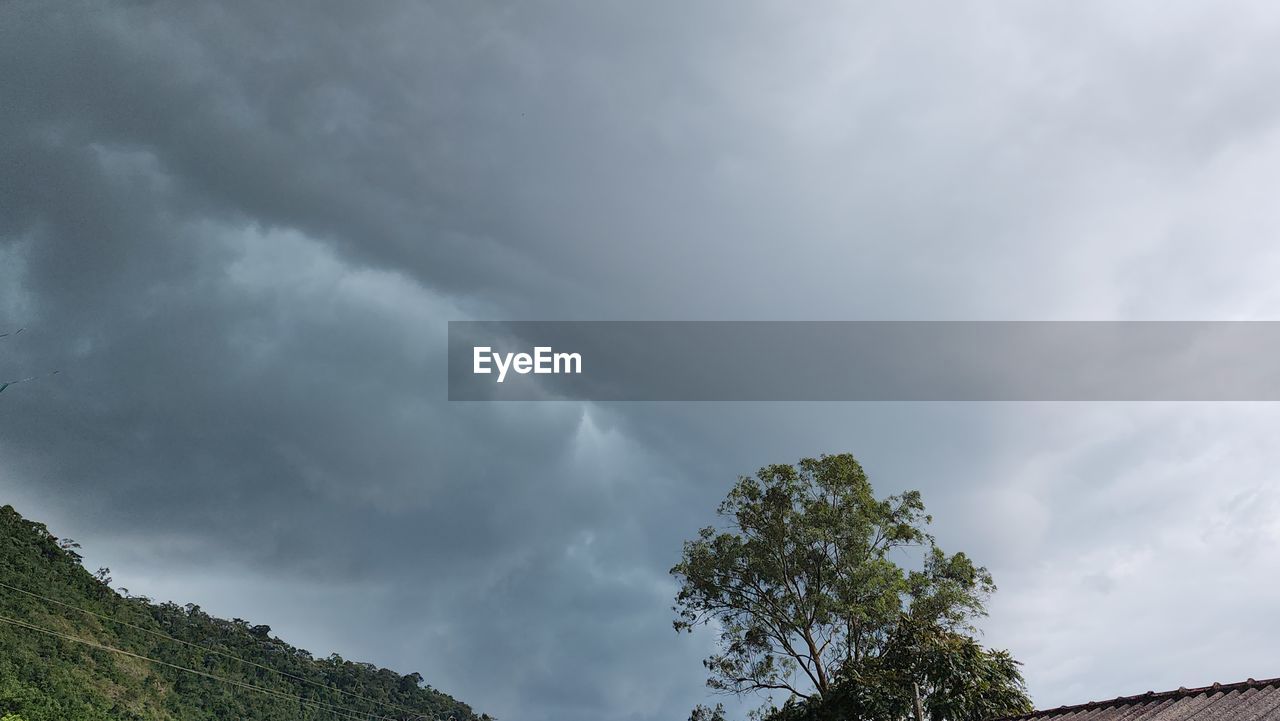 cloud, sky, tree, storm, thunderstorm, environment, plant, beauty in nature, nature, storm cloud, dramatic sky, no people, overcast, landscape, rain, scenics - nature, cloudscape, mountain, outdoors, monsoon, wet, low angle view, land, forest, day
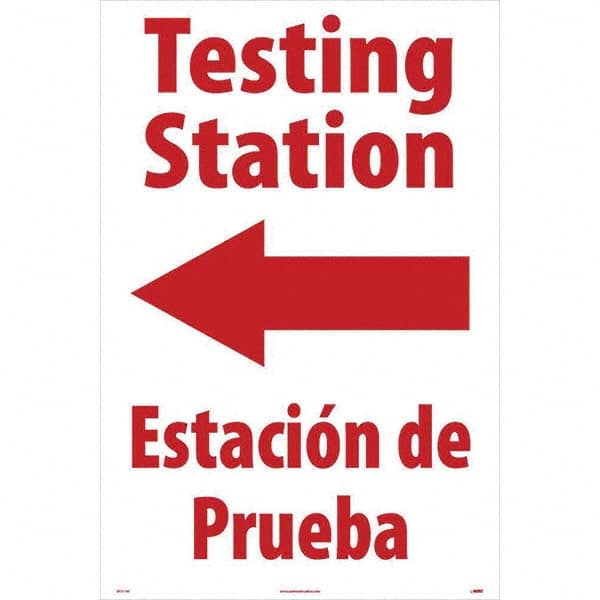 NMC - Cone & A Frame Floor Signs Shape: A-Frame Type: Security & Admittance - Caliber Tooling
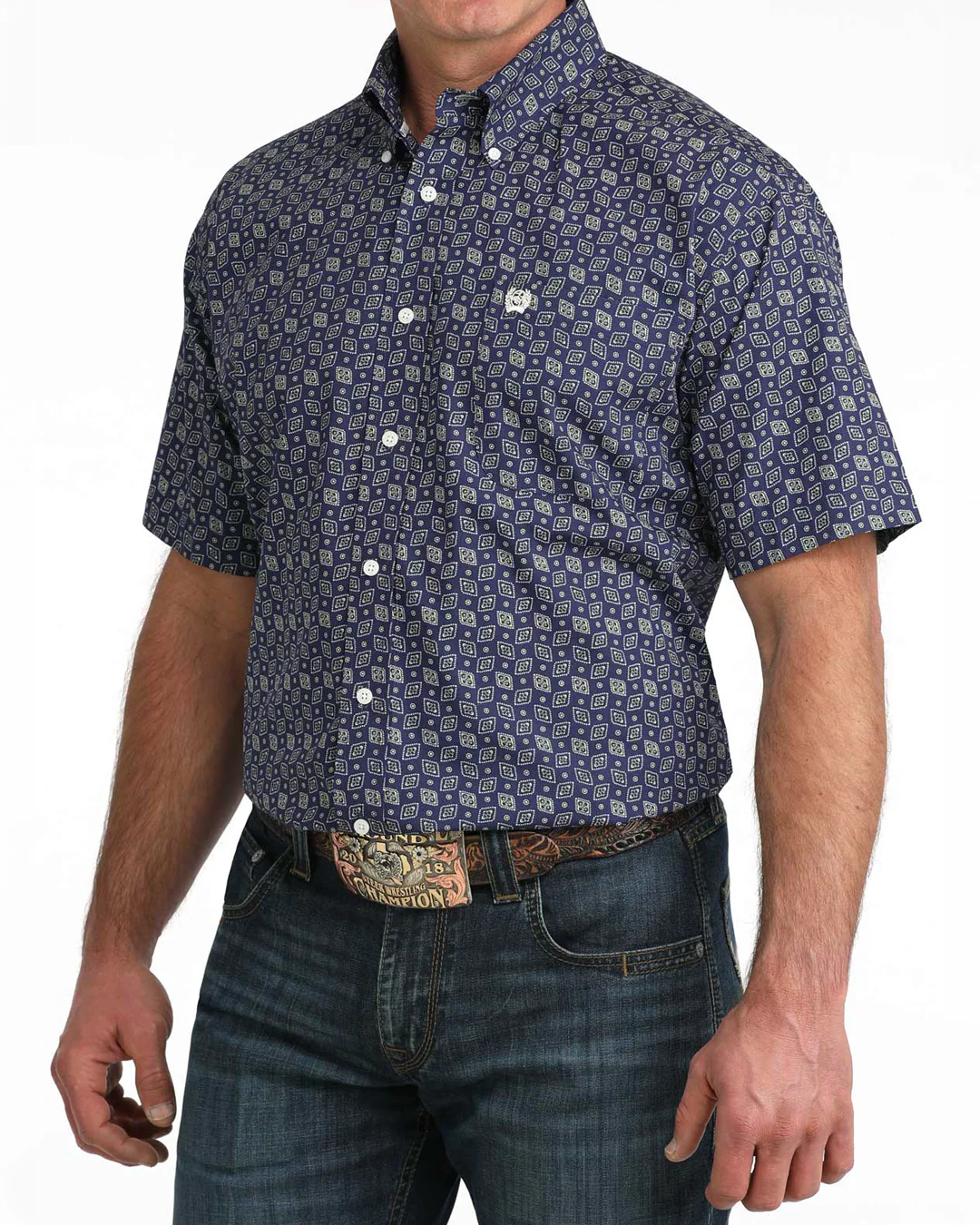 Men's Classic Fit Button-Down Western Shirt - Image 2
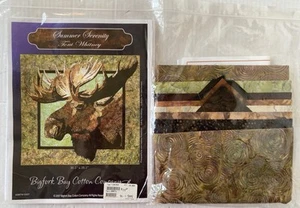 Bigfork Bay Cotton Co Quilt Pattern + FABRIC Moose Summer Serenity Toni Whitney - Picture 1 of 5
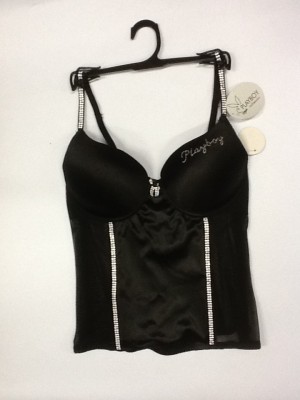 gloria Anuncios gratis para novios en Santiago |  Corcet y pantaletas  playboy color negro, Lenceria exclusiva playboy  negra con strass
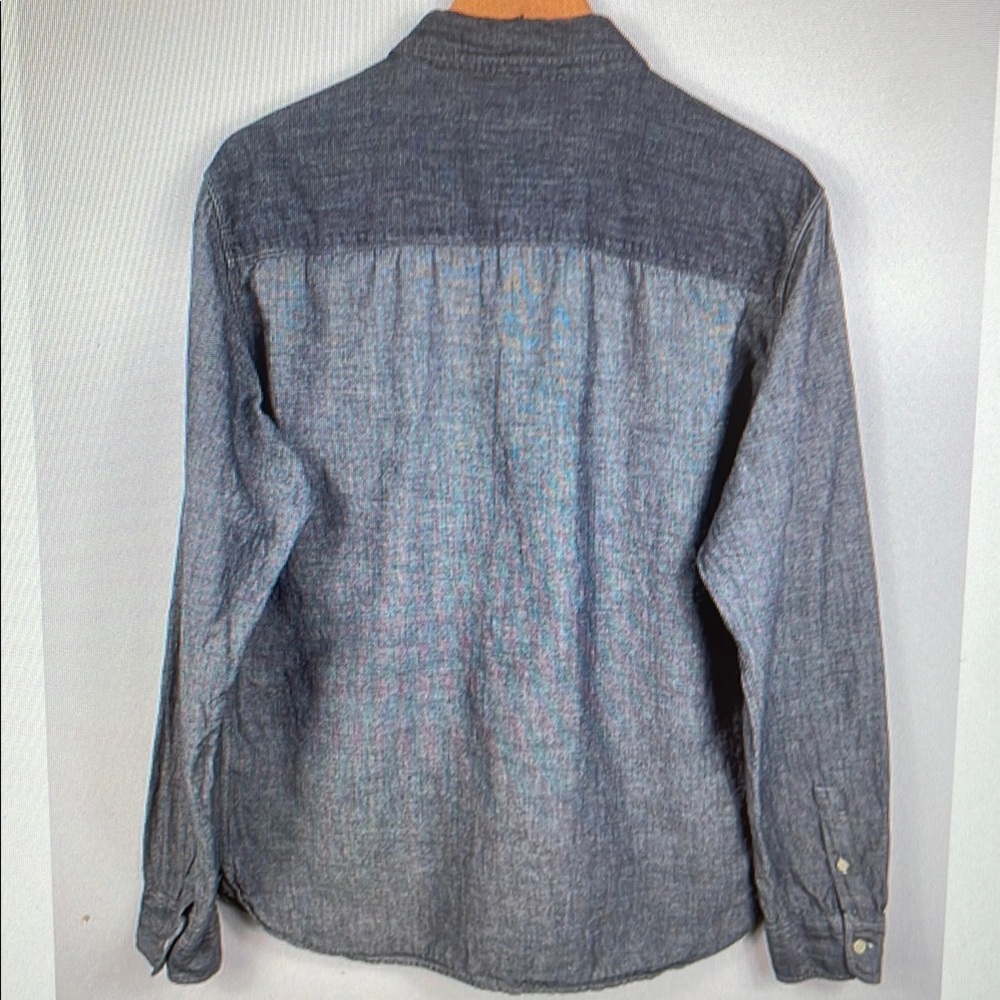 All Saints Men's Denim Long Sleeve Button Down Shirt XXL - Picture 2 of 5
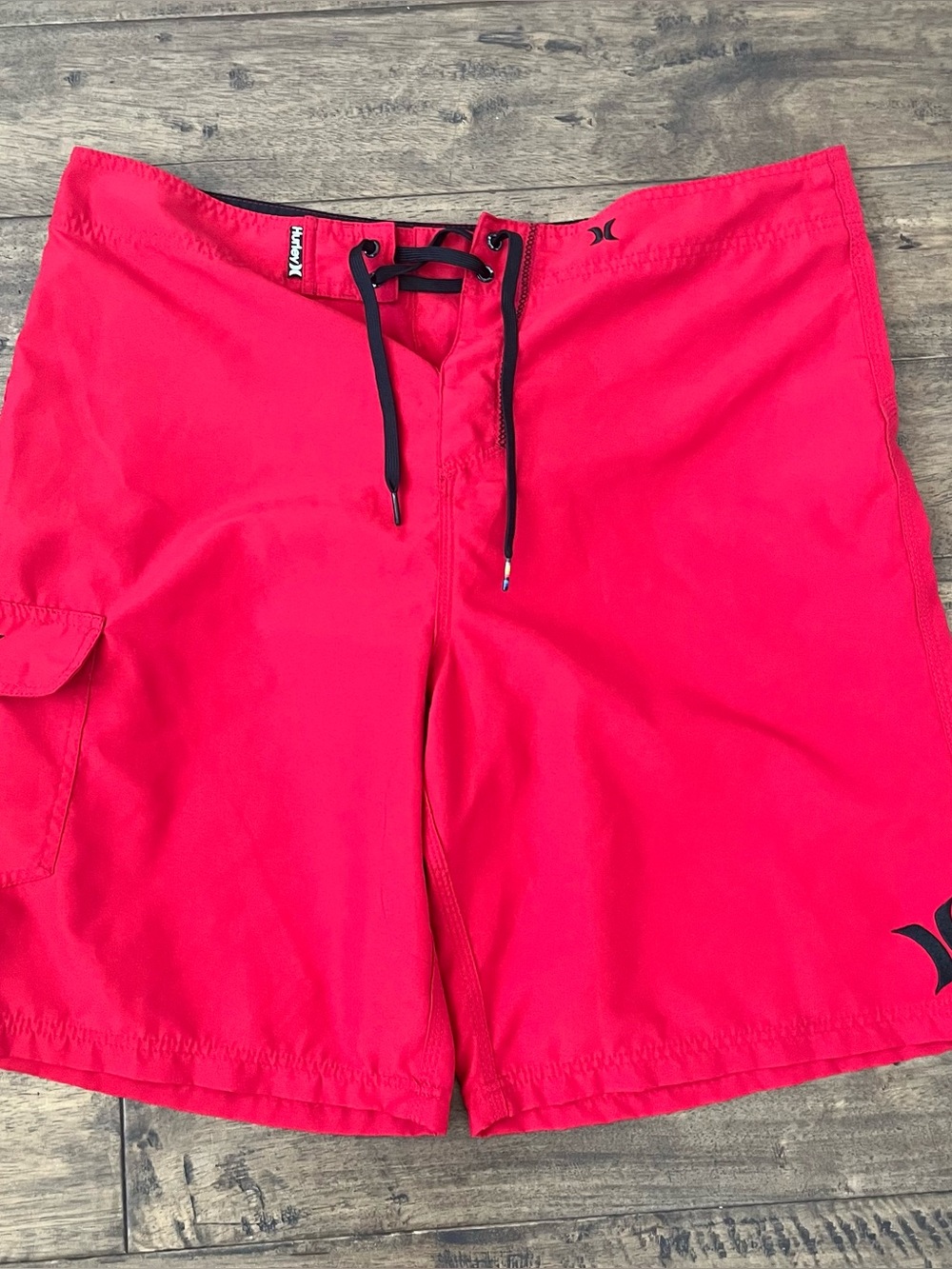 Mens Surf wear Hurley Red Board Shorts #Boardshorts #Surf #Surfwear #Hurley
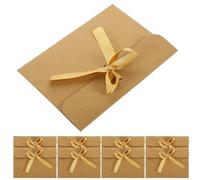 ORFOFE 50 Pièces Enveloppe Vintage en Papier Kraft Ruban, Résistante à L'usure et Protection Vie Privée, pour Paquet à Main ou Paquet D'école,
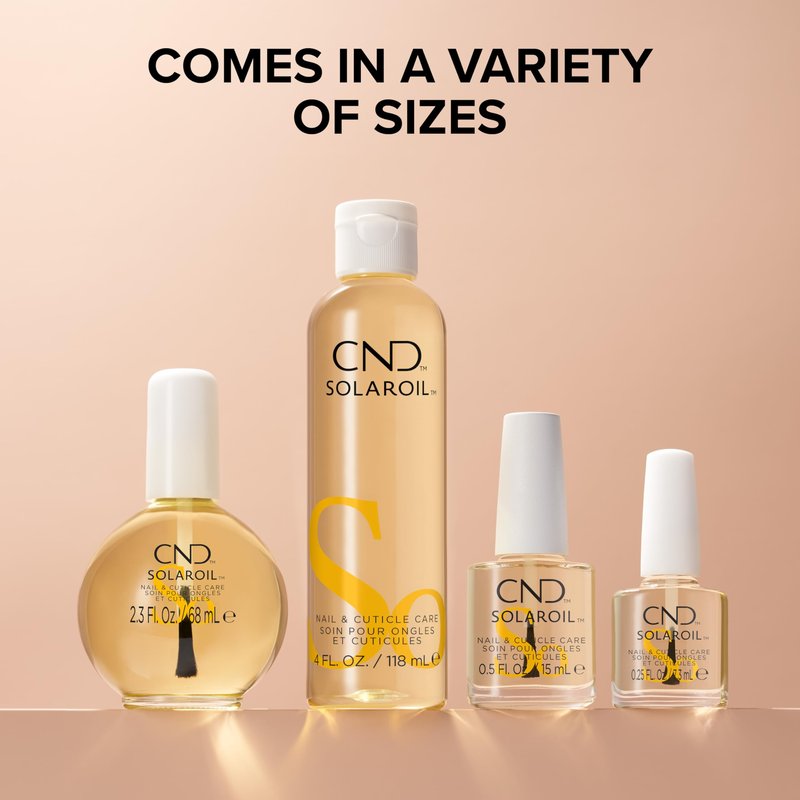 CND SolarOil Cuticle Oil, Natural Blend Of Jojoba, Vitamin E, Rice Bran and Sweet Almond Oils, Moisturizes and Conditions Skin, Pack Of 1, 2.3 oz.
--- --- ---
The whole listing is to be retyped exactly, with its pictures removed.

**Written solution**
 cloud, sky, tree, storm, thunderstorm, environment, plant, beauty in nature, nature, storm cloud, dramatic sky, no people, overcast, landscape, rain, scenics - nature, cloudscape, mountain, outdoors, monsoon, wet, low angle view, land, forest, day
 NMC - Cone & A Frame Floor Signs Shape: A-Frame Type: Security & Admittance - Caliber Tooling
 Men's Classic Fit Button-Down Western Shirt - Image 2
 Bigfork Bay Cotton Co Quilt Pattern + FABRIC Moose Summer Serenity Toni Whitney - Picture 1 of 5
 gloria Anuncios gratis para novios en Santiago |  Corcet y pantaletas  playboy color negro, Lenceria exclusiva playboy  negra con strass
 All Saints Men's Denim Long Sleeve Button Down Shirt XXL - Picture 2 of 5
 Mens Surf wear Hurley Red Board Shorts #Boardshorts #Surf #Surfwear #Hurley
 ORFOFE 50 Pièces Enveloppe Vintage en Papier Kraft Ruban, Résistante à L'usure et Protection Vie Privée, pour Paquet à Main ou Paquet D'école,
 CND SolarOil Cuticle Oil, Natural Blend Of Jojoba, Vitamin E, Rice Bran and Sweet Almond Oils, Moisturizes and Conditions Skin, Pack Of 1, 2.3 oz.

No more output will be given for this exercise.